I am spending this weekend working on the results section of my study. I spent 2 days on the descriptive statistics (all 134 variables) and probably still need to add more discussion on some of them. Those sections included t-tests and chi-square based on my key outcome variable to see which items matter. I even limited the ones I would move into the logistic regression based upon effect sizes.
So I’m trying to run the logistic regressions today. First I put each of the most promising set of variables in individually. When you do a logistic regression in SPSS it’s base model is to look at the distribution of the outcome variable. If more than 50% have the outcome variable, guess all have it. If less, guess none have it. For me this makes a blind guess around 70% correct.
The ONLY version of the model that adds anything substantive (around 10% better prediction) uses the two variables that you get latest in the process – like at the same time you get the outcome variable. Specifically you can make a better guess as to whether someone will need placement into remedial math if you know whether they needed to be placed in remedial reading or writing. Unfortunately that’s a bit too late to do anything about the situation.

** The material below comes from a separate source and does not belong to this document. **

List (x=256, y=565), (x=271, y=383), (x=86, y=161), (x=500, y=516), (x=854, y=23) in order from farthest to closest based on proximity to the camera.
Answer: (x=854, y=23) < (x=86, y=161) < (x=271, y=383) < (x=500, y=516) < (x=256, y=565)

All of the other potentially predictive variables, including high school GPA, math test scores at two different points, math self-efficacy, or demographic stuff, fails to add more than 0.1% to the predictiveness of the model. Worse, some of these actually reduce it by up to 0.7%.
I don’t know what I’m doing wrong here….I mean, I didn’t expect a nobel prize for this thing, but I expected to find something. People do it all the time. I have to assume I’m doing something wrong…..I just don’t know what…
Prediction is hard. One can make a very good model of tomorrow’s weather by guessing that it will be the same as today’s. In some places this approach can work really well. Yet all of the work of meterology adds about 10% to the model . . .
So I wouldn’t use 70% as the threshold. It is a non-deterministic system and it can be hard to separate people in the middle. In the financial industry we often had risk models with 65% concordance — but that was enough to do a lot with.